╭─ Record excerpts

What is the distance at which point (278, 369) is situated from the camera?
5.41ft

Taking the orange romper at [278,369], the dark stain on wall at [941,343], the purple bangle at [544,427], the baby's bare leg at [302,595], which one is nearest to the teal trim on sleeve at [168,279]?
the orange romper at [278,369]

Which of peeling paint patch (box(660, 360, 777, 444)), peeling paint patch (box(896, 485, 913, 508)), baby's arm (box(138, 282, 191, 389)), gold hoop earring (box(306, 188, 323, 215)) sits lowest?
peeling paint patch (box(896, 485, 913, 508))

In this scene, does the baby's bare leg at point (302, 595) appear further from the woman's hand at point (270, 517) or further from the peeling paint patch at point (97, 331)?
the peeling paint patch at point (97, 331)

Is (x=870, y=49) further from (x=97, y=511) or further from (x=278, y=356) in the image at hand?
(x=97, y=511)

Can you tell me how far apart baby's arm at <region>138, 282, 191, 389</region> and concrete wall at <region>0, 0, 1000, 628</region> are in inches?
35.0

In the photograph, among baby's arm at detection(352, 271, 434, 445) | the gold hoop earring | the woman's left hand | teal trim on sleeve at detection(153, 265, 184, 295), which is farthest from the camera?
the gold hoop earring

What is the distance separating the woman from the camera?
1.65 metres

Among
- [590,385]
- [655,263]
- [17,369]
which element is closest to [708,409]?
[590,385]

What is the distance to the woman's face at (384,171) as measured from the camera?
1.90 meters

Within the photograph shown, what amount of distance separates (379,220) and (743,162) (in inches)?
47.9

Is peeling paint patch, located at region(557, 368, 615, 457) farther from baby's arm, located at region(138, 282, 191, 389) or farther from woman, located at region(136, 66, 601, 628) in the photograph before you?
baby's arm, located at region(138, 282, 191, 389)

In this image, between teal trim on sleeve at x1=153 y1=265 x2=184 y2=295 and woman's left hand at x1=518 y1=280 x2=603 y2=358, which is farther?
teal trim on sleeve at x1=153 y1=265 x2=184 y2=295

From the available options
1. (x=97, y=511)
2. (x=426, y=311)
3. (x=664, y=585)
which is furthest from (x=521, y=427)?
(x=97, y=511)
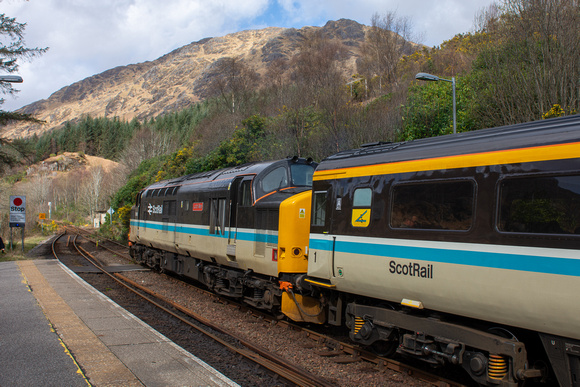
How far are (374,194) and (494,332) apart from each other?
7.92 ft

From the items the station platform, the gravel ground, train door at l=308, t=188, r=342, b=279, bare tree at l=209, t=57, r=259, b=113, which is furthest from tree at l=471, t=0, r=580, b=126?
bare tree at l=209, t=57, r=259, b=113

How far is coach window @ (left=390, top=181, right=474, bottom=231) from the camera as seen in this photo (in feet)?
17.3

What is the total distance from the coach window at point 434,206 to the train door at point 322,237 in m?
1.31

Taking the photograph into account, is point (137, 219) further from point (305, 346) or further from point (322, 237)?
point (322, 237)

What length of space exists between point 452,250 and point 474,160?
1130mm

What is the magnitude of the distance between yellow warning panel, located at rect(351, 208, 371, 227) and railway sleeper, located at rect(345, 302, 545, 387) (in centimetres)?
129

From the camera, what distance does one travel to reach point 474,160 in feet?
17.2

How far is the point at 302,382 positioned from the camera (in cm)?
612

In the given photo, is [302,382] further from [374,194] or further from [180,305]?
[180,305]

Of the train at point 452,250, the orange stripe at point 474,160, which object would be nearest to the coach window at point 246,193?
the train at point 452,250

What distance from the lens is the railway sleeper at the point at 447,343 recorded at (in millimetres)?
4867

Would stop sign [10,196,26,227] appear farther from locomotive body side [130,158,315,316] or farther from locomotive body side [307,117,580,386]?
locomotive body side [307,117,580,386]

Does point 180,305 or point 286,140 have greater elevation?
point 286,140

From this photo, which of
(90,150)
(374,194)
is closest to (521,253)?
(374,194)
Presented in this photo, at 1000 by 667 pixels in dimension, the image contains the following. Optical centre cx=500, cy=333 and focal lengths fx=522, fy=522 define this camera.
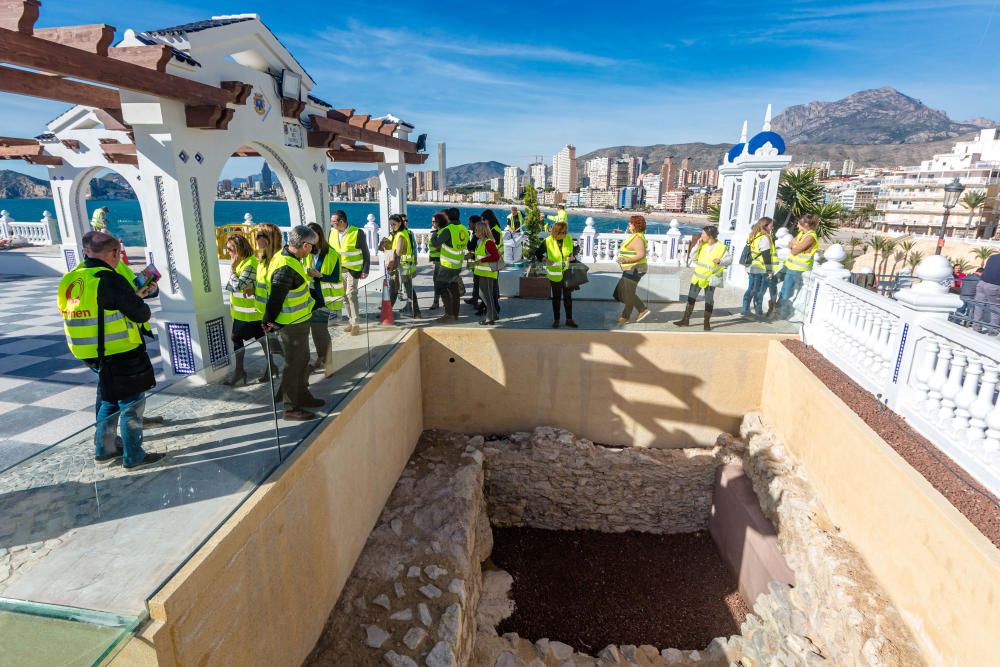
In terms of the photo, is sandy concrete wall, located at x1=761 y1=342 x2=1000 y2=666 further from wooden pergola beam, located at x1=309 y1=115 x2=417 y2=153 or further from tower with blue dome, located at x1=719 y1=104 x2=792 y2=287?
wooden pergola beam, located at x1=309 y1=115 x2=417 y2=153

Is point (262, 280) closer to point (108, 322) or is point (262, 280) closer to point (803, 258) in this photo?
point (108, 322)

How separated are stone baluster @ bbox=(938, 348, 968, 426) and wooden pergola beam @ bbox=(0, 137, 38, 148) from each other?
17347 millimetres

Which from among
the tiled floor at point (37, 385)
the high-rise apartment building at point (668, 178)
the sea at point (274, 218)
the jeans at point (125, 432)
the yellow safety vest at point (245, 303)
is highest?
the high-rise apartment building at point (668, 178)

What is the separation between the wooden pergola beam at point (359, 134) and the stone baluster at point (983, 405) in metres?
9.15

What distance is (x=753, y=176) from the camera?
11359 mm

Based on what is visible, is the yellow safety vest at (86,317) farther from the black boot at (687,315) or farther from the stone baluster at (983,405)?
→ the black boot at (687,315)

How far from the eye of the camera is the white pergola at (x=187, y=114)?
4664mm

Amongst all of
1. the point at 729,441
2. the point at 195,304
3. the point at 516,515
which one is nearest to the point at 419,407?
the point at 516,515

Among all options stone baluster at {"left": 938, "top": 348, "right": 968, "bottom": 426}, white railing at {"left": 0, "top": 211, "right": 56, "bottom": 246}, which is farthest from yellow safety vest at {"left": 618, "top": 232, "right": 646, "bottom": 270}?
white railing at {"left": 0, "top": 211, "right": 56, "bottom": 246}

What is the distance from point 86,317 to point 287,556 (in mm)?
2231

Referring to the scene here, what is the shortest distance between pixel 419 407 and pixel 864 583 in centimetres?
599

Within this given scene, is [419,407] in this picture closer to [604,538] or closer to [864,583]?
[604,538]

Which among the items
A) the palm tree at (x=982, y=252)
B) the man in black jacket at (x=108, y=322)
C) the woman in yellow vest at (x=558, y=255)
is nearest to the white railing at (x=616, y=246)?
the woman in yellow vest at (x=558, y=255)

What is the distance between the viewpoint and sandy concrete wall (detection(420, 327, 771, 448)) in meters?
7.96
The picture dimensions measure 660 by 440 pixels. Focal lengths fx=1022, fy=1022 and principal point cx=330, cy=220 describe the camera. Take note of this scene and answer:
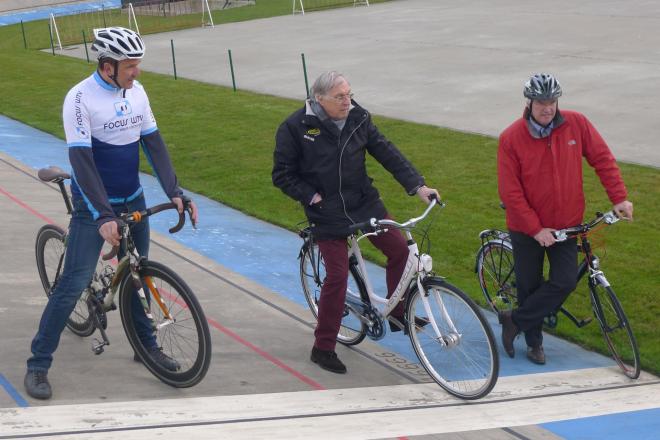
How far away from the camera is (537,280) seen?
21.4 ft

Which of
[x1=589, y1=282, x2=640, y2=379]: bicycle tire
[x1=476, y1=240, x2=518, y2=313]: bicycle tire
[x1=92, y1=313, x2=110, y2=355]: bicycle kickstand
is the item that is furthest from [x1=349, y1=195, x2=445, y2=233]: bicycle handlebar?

╰─
╭─ Record excerpts

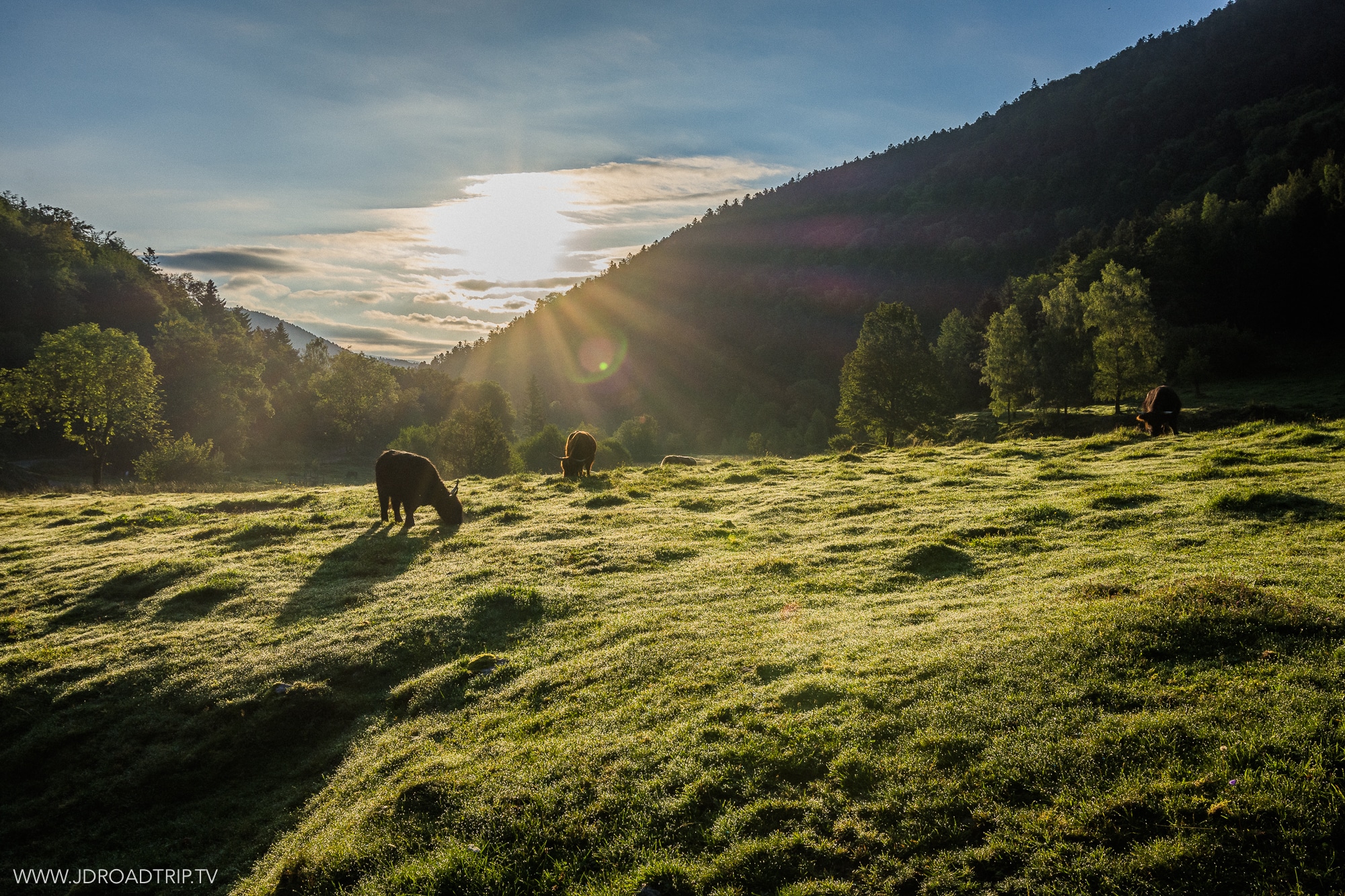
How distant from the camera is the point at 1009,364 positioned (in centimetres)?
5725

╰─
╭─ Record excerpts

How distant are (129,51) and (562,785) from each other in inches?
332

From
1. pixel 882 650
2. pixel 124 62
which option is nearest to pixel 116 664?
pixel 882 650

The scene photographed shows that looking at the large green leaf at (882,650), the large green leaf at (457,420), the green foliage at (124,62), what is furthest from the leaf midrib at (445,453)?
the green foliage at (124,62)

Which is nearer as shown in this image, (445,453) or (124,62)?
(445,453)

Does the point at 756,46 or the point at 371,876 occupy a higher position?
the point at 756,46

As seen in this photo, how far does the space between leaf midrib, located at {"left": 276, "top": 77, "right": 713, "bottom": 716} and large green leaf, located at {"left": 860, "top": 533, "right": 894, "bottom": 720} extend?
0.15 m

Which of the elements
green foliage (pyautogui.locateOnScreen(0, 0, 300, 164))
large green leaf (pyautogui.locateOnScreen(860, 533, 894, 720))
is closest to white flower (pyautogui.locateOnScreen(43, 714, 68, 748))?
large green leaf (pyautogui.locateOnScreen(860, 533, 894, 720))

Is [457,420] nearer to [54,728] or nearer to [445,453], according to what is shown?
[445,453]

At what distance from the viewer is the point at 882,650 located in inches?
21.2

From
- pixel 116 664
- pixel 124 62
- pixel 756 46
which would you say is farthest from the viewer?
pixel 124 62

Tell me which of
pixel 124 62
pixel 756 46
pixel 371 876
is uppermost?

╰─

= Exercise aim =
Count the lines of the records that contain the string "trim", treating uppercase and lowercase as different, and give only the number.

= Final answer =
4